Work task ▸ Copy out every line in the listing below that contains the word "Connectivity". Capitalization must match.

The records ▸
::::::::
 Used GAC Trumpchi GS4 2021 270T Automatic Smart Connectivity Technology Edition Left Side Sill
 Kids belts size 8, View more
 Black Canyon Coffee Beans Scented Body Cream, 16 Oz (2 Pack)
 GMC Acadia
::::::::
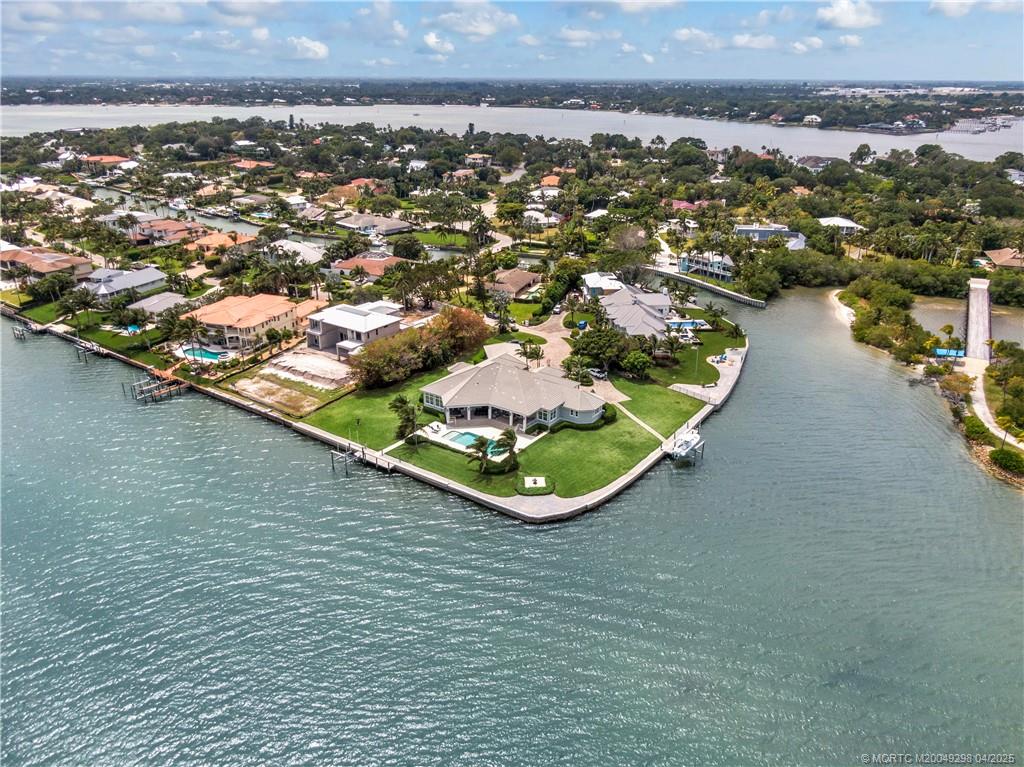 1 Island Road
::::::::
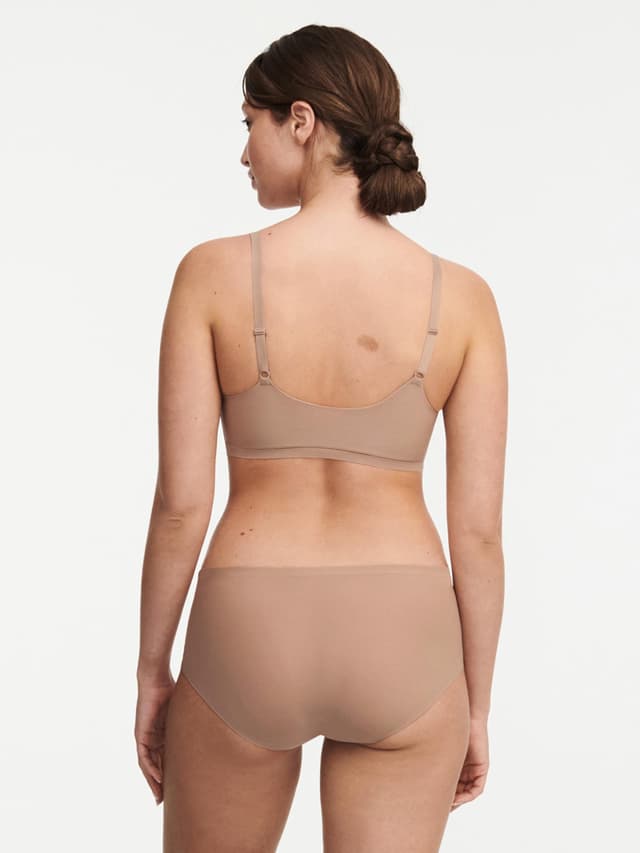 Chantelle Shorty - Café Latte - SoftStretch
::::::::
Solved problem ▸
 Used GAC Trumpchi GS4 2021 270T Automatic Smart Connectivity Technology Edition Left Side Sill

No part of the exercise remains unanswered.